Weighing the risk of surgery versus the potential symptom improvement, but also weighing the risks and benefits to others. Mentioning. , if I don't undergo surgery, I'll be a burden on my family because of worsening Parkinson's symptoms. But if I do well, then there's the burden of post-surgical care and who will take care of me.
So it seemed like they were weighing a lot of risks and benefits, to themselves and others.
[00:12:38] Dr. Sara Schaefer: Not very surprising, I guess, you know, given the disparities between a caregiver role of women But still very interesting to think about and important to think about for sure. Is there any particular quote from the interviews that has stuck with you?
[00:12:55] Dr. Michelle Fullard: So I think it goes along the same lines as the [00:13:00] support. But there was this one woman that we asked all the participants, did you have concern about support? And I don't think we had the full quote in the paper. But she said, well, my husband is my main support and I trust him and I count on him.
So I don't have any concerns in some sense, but in another sense, I don't wanna overburden him. I'm thinking about what kind of help he'll need in supporting me after surgery. So even for a woman who had that built in support, she was worried about how to support him. So just that added level of concern.
[00:13:32] Dr. Sara Schaefer: How have your results changed the way that you approach patients for whom you think DBS should be considered or counsel them through this process?
[00:13:42] Dr. Michelle Fullard: I think it's changed my approach in a few ways. One, just making sure that if a patient in front of me is a candidate for DBS, then I'm bringing it up because we know from other studies that implicit biases, it's something we all have and women just aren't offered these surgical therapies as often.
[00:14:00] So just making sure that I'm offering them to anyone who might be a candidate. And then like we talked about before, women really wanted to talk with other women who had surgery before. So I created a DBS Ambassador program here at Colorado where anyone who is a DBS candidate will be matched with somebody based on a few characteristics, which might be gender, whether they have a care partner, so that they can really hear from someone else in a similar situation, what surgery was like what the post-surgical period was like. And we've found that's really helped women in the decision making process here, what the experience was like for other women.
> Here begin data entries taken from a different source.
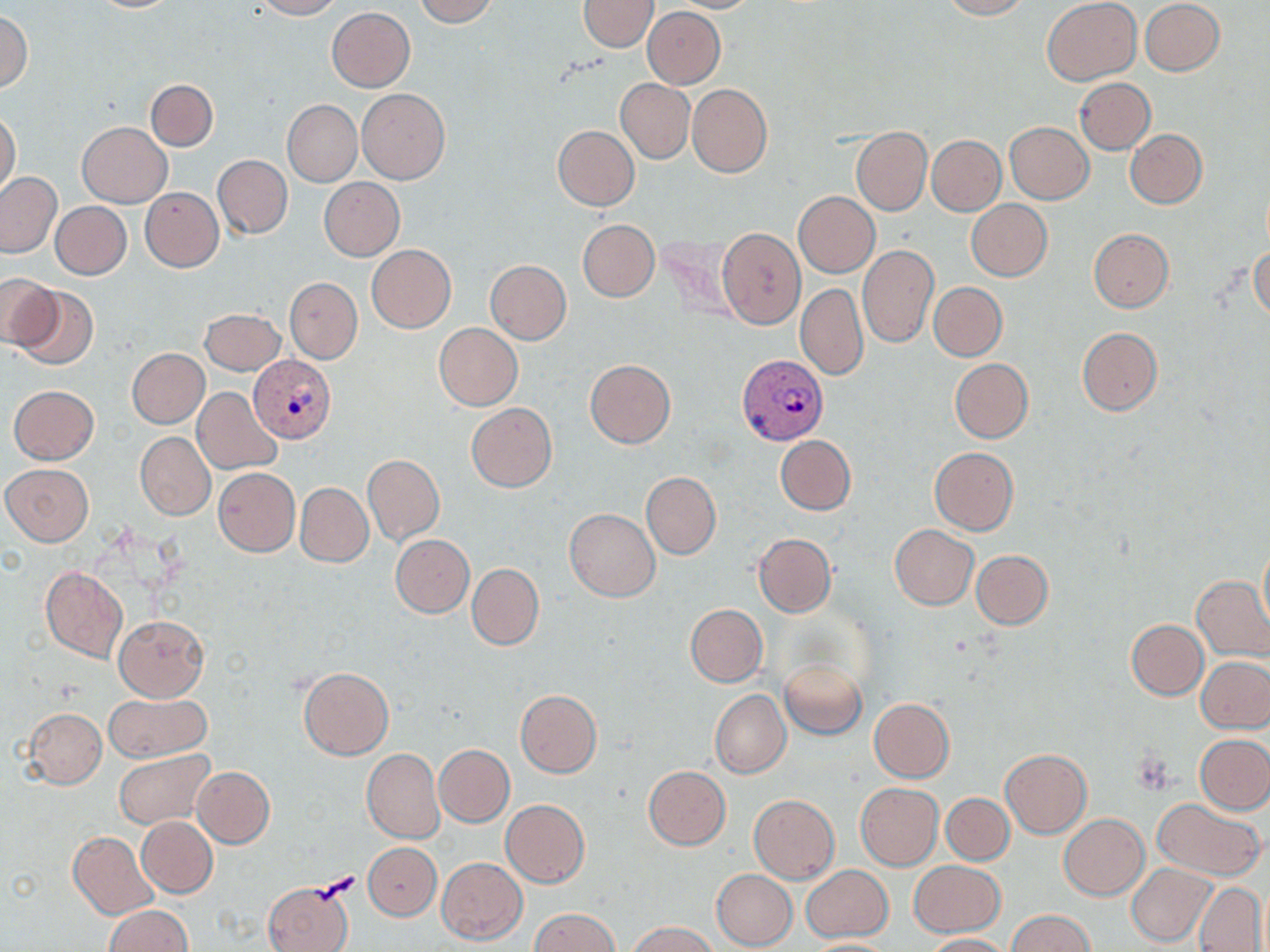
slide-level diagnosis = Plasmodium vivax
magnification = 1000x
image size = 1270×952 pixels
preparation = thin blood smear
Plasmodium vivax-infected red blood cell locations = approximate bounding boxes as (x1, y1, x2, y2) in pixels: (737, 354, 829, 445), (250, 356, 336, 441)
uninfected red blood cell locations = approximate bounding boxes as (x1, y1, x2, y2) in pixels: (252, 0, 341, 19), (412, 0, 499, 26), (578, 0, 658, 52), (667, 0, 762, 14), (941, 0, 1029, 19), (1041, 0, 1142, 85), (1139, 0, 1225, 76), (87, 1, 180, 12), (643, 6, 726, 88), (326, 7, 415, 91), (0, 10, 33, 94), (1074, 78, 1155, 154), (146, 79, 218, 150), (616, 79, 694, 163), (687, 83, 772, 178), (356, 88, 449, 183), (283, 100, 361, 186), (0, 111, 20, 197), (76, 121, 172, 207), (1005, 121, 1095, 204), (551, 125, 639, 210), (851, 127, 931, 215), (1124, 129, 1207, 208), (927, 134, 1005, 215), (212, 154, 292, 239), (0, 172, 63, 258), (319, 178, 403, 260), (139, 187, 223, 271), (793, 191, 879, 277), (966, 200, 1053, 280), (52, 201, 130, 279), (577, 219, 659, 301), (717, 228, 807, 329), (1088, 228, 1172, 312), (1250, 243, 1270, 322), (366, 244, 456, 333), (858, 245, 939, 348), (485, 259, 571, 344), (0, 273, 58, 350), (285, 277, 362, 364), (796, 282, 868, 380), (929, 282, 1007, 361), (11, 283, 99, 368), (199, 308, 286, 375), (434, 323, 522, 410), (1077, 327, 1163, 415), (127, 347, 209, 428), (949, 358, 1033, 443), (584, 359, 675, 448), (8, 384, 98, 464), (193, 388, 282, 474), (466, 403, 556, 493), (136, 433, 215, 519), (775, 435, 855, 515), (929, 446, 1018, 535), (362, 453, 445, 546), (2, 464, 93, 546), (213, 467, 300, 557), (641, 471, 720, 560), (296, 482, 372, 567), (564, 508, 660, 601), (889, 524, 979, 610), (754, 533, 836, 618), (390, 534, 474, 617), (1257, 539, 1269, 633), (971, 550, 1053, 629), (466, 562, 544, 651), (40, 566, 127, 663), (1192, 577, 1270, 661), (1129, 598, 1270, 691), (685, 604, 767, 687), (114, 615, 209, 701), (1126, 619, 1208, 699), (1197, 656, 1269, 733), (779, 657, 866, 738), (297, 666, 393, 759), (515, 689, 602, 778), (710, 691, 790, 778), (103, 693, 210, 761), (867, 698, 954, 783), (24, 708, 106, 788), (1196, 734, 1270, 813), (434, 744, 514, 827), (114, 748, 214, 830), (362, 749, 444, 845), (999, 749, 1092, 837), (192, 766, 274, 847), (644, 766, 730, 850), (854, 783, 943, 870), (941, 793, 1014, 865), (749, 794, 839, 883), (927, 794, 1009, 935), (501, 799, 589, 888), (1153, 799, 1264, 881), (1059, 814, 1150, 899), (137, 817, 218, 897), (68, 831, 158, 918), (363, 843, 440, 920), (436, 858, 527, 944), (910, 861, 1005, 937), (1128, 864, 1216, 945), (802, 866, 892, 940), (711, 868, 798, 950), (262, 880, 354, 952), (1193, 882, 1267, 952), (106, 906, 192, 952), (531, 908, 617, 952), (1008, 910, 1093, 952), (628, 921, 716, 952), (922, 934, 1010, 952), (801, 938, 900, 951)
modality = light microscopy
stain = May-Grünwald-Giemsa
field of view = one of a larger specimenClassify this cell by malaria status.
[00:14:37] Dr. Sara Schaefer: That sounds like a great program. We have DBS support groups and things like that where people can go and ask questions, but there isn't this pairing that you're talking about. Sounds like a wonderful way to approach it.
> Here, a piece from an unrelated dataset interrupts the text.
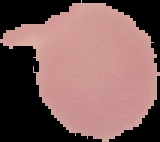
It is uninfected.

From a thin blood film. The area outside the segmented cell region is set to black. Image is 160×142 pixels.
[00:14:48] Dr. Michelle Fullard: And we found that it's really helped create a community too. So instead of, we thought, women might get on the phone with each other, but they're meeting for coffee, they're going out and doing other things. And so it's really helped now create that community [00:15:00] too.
[00:15:01] Dr. Sara Schaefer: Any final thoughts for our listeners today?
[00:15:04] Dr. Michelle Fullard: One, something else that I've started doing more too is just with the support lacking for a lot of women that we found in this study, we're just really making sure that we set women up for success with DBS. So whether that's, just talking through the support that they'll need or even setting up home health if needed.
But I think for any DBS candidate, but for, especially for women, just making sure they have that support in place.
[00:15:27] Dr. Sara Schaefer: Thank you very much for sharing all these insights with us today, Dr. Fullard
[00:15:32] Dr. Michelle Fullard: Thank you for having me.